** start of DATASET CONTENT **

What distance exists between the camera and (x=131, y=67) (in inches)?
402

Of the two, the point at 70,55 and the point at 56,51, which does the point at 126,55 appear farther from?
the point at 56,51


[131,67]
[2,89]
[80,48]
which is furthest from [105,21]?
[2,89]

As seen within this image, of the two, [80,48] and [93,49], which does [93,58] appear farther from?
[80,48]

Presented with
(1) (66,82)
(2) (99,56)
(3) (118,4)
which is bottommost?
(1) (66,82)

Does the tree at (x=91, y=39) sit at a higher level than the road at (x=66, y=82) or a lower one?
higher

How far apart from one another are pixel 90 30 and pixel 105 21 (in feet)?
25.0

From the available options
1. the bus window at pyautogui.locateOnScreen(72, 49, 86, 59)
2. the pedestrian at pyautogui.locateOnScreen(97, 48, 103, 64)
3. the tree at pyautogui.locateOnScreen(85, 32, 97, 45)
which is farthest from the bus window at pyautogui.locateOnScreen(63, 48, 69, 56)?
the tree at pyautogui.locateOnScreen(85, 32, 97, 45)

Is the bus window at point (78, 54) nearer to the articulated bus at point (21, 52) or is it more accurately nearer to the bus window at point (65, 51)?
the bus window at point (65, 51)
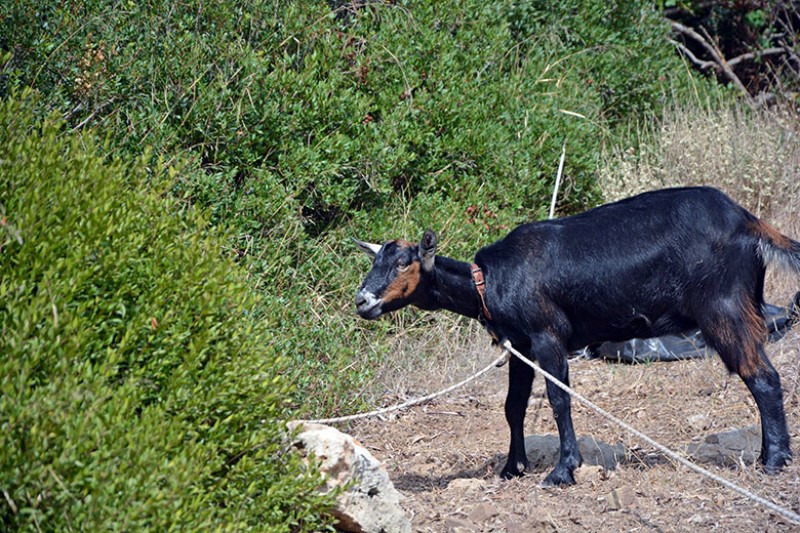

** end of DATASET CONTENT **

### WHAT THE TASK REQUIRES
Edit the stretch from the line containing "Does the tree" through the end of the material, replacing "pedestrian" with "person walking" and leaving everything else unchanged. Omit the pictures from your answer.

### EXPECTED ANSWER
Does the tree at (x=91, y=39) sit at a higher level than the road at (x=66, y=82) or a lower one?
higher

How far apart from one another are pixel 90 30 and pixel 105 21 (in feet)?
25.0

From the available options
1. the bus window at pyautogui.locateOnScreen(72, 49, 86, 59)
2. the person walking at pyautogui.locateOnScreen(97, 48, 103, 64)
3. the tree at pyautogui.locateOnScreen(85, 32, 97, 45)
which is farthest from the bus window at pyautogui.locateOnScreen(63, 48, 69, 56)?
the tree at pyautogui.locateOnScreen(85, 32, 97, 45)

Is the bus window at point (78, 54) nearer to the articulated bus at point (21, 52) or is it more accurately nearer to the bus window at point (65, 51)?
the bus window at point (65, 51)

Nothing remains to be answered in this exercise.